··· FRAGMENTO EXTRAÍDO ···

La gente siempre se muere por
encontrar una razón para cambiar, cualquier pretexto es bueno, un corazón roto,
un nuevo trabajo, un inicio en una ciudad diferente, un viaje y ¿por qué no?,
simplemente ganas, ganas de cambiar el mundo, aunque eso signifique olvidar lo
que un día fuimos.
Y es que nos han convencido que
la fórmula del éxito debe ir acompañada de un cambio constante, de un cambio
radical, cambiar de ruta, cambiar, cambiar, cambiar y lo escuchamos todo el
tiempo y de repente lo creemos, cortamos de tajo y nos sentimos fuertes y
especiales porque hemos sido capaces de olvidar la ruta que un día anduvimos y
el camino en que nos conocimos.
Hace tiempo escuché que al
preguntarle a cierta celebridad sobre su palabra favorita sin dudar respondió “evolución”,
en su cara había un signo de satisfacción, de emoción, de comprensión, se tomó
el tiempo y explicó en pocas palabras la maravillosa acción de la evolución y
la diferencia que existía entre ella y el cambio.

··· DATOS EXTRAÍDOS ···

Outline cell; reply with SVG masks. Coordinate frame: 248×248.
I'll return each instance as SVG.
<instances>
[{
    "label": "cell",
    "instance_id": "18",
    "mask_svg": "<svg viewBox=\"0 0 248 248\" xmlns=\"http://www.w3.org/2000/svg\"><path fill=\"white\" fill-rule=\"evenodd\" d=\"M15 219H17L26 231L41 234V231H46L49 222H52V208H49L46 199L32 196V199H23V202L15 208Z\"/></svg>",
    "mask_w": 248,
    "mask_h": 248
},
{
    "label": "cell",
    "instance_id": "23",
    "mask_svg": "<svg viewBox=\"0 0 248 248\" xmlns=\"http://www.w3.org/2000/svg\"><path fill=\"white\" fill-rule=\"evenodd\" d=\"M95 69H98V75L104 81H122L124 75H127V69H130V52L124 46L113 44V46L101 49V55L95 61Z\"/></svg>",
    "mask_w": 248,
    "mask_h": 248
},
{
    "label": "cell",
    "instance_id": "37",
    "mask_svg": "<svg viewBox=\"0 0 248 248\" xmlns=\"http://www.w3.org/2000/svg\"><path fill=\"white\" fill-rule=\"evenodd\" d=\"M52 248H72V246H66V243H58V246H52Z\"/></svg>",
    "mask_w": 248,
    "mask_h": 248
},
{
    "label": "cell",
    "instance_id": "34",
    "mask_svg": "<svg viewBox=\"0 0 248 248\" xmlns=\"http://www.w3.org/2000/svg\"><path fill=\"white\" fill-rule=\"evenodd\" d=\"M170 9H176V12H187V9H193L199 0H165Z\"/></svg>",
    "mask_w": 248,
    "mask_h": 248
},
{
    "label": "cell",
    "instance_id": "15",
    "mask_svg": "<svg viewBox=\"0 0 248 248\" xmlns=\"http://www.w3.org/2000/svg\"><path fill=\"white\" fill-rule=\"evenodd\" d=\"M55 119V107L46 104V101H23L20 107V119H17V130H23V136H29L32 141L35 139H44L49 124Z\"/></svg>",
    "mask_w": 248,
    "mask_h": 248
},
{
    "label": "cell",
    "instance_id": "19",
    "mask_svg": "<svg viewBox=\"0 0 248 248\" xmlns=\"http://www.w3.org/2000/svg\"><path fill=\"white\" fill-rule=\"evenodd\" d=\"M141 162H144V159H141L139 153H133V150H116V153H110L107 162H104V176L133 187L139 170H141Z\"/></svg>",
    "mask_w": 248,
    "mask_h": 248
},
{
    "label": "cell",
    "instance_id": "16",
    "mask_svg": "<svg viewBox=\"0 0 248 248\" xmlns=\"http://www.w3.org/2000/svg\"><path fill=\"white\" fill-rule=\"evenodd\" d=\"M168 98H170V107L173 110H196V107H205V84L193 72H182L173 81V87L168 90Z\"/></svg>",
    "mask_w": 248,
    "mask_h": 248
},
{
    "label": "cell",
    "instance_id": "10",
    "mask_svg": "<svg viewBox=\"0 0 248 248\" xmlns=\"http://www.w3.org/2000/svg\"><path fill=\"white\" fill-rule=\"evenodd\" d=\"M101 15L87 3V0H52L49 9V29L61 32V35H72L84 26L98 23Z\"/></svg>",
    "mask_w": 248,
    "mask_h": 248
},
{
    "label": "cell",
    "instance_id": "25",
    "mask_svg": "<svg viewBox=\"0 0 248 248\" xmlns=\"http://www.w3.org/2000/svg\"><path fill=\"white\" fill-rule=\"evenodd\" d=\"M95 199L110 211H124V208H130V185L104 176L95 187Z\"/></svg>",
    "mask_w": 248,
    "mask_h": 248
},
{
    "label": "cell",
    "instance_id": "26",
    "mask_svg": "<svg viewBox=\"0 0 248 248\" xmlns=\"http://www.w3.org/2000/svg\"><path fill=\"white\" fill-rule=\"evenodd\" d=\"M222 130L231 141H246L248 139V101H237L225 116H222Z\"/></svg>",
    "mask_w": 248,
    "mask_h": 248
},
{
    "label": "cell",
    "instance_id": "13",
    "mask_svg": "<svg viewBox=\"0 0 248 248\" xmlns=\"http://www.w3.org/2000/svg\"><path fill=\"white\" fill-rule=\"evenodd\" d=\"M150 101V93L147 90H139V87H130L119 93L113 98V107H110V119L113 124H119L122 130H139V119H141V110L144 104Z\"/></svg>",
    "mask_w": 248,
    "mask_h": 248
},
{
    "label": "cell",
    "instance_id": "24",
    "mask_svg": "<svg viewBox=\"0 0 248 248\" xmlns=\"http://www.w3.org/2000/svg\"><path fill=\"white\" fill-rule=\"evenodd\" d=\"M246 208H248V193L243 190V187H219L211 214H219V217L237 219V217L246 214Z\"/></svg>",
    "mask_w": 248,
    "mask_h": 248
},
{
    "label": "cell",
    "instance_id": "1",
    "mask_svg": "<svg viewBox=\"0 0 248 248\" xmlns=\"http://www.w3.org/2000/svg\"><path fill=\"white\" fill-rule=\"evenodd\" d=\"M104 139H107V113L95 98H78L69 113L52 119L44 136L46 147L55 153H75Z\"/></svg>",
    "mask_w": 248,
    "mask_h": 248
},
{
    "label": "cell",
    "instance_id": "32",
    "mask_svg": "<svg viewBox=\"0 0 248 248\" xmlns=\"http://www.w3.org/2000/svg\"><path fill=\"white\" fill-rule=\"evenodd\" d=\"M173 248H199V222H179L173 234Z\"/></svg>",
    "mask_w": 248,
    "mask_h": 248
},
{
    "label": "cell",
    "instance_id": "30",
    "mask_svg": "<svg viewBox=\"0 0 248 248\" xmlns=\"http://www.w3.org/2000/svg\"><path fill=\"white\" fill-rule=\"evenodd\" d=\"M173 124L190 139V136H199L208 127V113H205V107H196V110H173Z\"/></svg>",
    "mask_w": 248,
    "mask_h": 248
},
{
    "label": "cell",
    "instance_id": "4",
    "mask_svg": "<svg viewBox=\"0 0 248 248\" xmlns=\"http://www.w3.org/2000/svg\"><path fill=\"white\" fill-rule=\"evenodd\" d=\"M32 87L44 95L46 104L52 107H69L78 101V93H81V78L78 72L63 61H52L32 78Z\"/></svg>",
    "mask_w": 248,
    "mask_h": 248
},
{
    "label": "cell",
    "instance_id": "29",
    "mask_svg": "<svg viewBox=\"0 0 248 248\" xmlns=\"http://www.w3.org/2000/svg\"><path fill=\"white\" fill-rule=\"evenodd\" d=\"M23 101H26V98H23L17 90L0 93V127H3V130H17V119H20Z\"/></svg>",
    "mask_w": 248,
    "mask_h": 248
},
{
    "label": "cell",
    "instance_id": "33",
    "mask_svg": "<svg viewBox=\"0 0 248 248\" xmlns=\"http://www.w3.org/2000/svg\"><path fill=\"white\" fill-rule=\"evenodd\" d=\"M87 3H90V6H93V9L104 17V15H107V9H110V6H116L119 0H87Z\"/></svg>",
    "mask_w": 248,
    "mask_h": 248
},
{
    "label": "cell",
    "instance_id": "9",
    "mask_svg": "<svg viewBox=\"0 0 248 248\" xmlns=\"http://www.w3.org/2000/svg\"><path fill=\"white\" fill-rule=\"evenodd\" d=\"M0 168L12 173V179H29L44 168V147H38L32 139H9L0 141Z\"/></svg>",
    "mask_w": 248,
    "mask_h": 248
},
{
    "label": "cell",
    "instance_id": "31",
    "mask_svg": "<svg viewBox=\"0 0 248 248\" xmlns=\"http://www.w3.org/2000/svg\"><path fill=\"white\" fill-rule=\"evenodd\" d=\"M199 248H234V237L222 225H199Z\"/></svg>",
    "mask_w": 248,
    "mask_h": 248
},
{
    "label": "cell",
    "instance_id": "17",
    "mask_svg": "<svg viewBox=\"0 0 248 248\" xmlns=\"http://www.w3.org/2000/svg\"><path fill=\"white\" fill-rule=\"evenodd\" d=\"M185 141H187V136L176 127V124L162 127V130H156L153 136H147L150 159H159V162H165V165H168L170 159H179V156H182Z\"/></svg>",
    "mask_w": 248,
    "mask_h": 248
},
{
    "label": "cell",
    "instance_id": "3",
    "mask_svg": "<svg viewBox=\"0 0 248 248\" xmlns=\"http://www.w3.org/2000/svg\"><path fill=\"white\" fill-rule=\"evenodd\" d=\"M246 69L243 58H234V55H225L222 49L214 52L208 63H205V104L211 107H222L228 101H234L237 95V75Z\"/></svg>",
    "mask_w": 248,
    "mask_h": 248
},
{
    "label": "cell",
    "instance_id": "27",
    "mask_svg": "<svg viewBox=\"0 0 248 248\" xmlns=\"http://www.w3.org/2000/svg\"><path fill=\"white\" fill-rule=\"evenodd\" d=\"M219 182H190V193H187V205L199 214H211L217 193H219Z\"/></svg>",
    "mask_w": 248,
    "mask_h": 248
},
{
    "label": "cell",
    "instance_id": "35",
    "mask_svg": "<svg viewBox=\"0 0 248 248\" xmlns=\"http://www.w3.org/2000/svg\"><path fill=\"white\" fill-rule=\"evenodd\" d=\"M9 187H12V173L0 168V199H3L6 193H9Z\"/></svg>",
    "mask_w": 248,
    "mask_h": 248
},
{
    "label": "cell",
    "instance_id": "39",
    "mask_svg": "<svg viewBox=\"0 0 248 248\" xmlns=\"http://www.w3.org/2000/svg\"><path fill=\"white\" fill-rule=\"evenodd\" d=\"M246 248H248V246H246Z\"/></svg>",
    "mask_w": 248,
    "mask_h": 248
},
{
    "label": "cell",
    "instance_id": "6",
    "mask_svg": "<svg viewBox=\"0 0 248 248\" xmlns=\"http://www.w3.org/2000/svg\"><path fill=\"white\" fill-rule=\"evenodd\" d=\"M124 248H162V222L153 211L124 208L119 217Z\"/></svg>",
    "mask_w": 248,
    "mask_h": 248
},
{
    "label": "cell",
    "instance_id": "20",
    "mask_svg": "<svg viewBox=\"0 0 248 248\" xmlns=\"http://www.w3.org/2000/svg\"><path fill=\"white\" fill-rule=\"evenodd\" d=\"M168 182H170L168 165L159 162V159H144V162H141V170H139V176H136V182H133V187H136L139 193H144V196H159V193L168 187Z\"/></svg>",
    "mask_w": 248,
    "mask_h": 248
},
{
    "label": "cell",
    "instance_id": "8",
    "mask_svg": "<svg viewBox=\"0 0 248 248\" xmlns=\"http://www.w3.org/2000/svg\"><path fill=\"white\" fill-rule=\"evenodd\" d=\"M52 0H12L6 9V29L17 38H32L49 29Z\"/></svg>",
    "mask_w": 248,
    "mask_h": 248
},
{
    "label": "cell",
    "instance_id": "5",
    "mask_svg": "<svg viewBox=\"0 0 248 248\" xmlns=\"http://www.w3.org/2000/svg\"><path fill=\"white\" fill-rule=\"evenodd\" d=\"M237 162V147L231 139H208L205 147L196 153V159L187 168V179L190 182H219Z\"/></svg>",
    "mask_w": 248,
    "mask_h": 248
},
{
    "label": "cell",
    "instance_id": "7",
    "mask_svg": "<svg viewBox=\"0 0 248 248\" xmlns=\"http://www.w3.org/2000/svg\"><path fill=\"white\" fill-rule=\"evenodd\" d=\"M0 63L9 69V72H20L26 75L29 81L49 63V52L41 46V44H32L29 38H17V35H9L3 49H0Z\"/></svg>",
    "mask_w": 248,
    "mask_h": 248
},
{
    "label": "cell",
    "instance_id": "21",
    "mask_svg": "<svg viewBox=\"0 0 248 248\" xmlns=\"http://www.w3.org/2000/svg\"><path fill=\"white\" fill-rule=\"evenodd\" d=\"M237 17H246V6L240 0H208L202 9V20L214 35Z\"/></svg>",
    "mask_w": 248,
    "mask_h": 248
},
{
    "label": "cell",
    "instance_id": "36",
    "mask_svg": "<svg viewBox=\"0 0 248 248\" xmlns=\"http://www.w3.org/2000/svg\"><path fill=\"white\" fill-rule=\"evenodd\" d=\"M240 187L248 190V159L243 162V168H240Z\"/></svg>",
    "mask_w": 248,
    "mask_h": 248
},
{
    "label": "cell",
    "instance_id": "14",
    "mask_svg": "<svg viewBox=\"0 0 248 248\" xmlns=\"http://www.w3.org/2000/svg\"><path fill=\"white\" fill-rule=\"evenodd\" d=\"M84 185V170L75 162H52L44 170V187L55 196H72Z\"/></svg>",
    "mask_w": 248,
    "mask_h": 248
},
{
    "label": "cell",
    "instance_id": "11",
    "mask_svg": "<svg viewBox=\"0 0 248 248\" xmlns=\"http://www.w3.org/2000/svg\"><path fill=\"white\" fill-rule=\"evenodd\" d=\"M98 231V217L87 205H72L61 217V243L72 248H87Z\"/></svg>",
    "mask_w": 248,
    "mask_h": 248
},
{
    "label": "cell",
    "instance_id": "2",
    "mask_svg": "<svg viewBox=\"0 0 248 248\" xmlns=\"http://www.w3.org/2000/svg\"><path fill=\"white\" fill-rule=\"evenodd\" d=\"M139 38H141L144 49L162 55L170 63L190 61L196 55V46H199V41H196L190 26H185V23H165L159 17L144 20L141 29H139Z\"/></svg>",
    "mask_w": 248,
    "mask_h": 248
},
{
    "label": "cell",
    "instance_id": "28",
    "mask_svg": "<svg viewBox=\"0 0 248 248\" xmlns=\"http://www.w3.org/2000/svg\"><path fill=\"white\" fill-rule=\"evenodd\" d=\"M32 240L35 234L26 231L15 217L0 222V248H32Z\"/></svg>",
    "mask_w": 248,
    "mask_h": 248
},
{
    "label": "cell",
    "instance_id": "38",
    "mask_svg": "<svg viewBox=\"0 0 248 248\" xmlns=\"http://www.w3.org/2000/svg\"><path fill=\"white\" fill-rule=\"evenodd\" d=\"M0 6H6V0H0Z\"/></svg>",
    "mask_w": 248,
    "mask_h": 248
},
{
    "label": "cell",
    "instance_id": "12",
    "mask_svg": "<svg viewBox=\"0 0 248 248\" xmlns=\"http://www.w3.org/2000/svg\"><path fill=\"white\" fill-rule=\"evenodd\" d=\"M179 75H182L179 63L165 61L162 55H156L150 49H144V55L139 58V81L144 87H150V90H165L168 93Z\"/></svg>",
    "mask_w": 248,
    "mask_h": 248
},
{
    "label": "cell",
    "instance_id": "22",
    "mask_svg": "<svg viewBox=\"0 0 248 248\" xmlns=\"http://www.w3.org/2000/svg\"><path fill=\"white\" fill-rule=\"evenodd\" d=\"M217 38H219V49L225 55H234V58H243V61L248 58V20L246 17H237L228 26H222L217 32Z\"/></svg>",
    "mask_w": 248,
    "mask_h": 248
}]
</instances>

···

## EJERCICIOS PROPUESTOS
• 1. Cita textualmente del texto sobre el cambio el tramo que va de "Y es que nos" a "y el cambio.".
• 2. Según el texto sobre el cambio, ¿qué palabra eligió cierta celebridad como su favorita?

## RESPUESTAS DEL EJERCICIO
• 1.
Y es que nos han convencido que
la fórmula del éxito debe ir acompañada de un cambio constante, de un cambio
radical, cambiar de ruta, cambiar, cambiar, cambiar y lo escuchamos todo el
tiempo y de repente lo creemos, cortamos de tajo y nos sentimos fuertes y
especiales porque hemos sido capaces de olvidar la ruta que un día anduvimos y
el camino en que nos conocimos.
Hace tiempo escuché que al
preguntarle a cierta celebridad sobre su palabra favorita sin dudar respondió “evolución”,
en su cara había un signo de satisfacción, de emoción, de comprensión, se tomó
el tiempo y explicó en pocas palabras la maravillosa acción de la evolución y
la diferencia que existía entre ella y el cambio.

• 2. Evolución.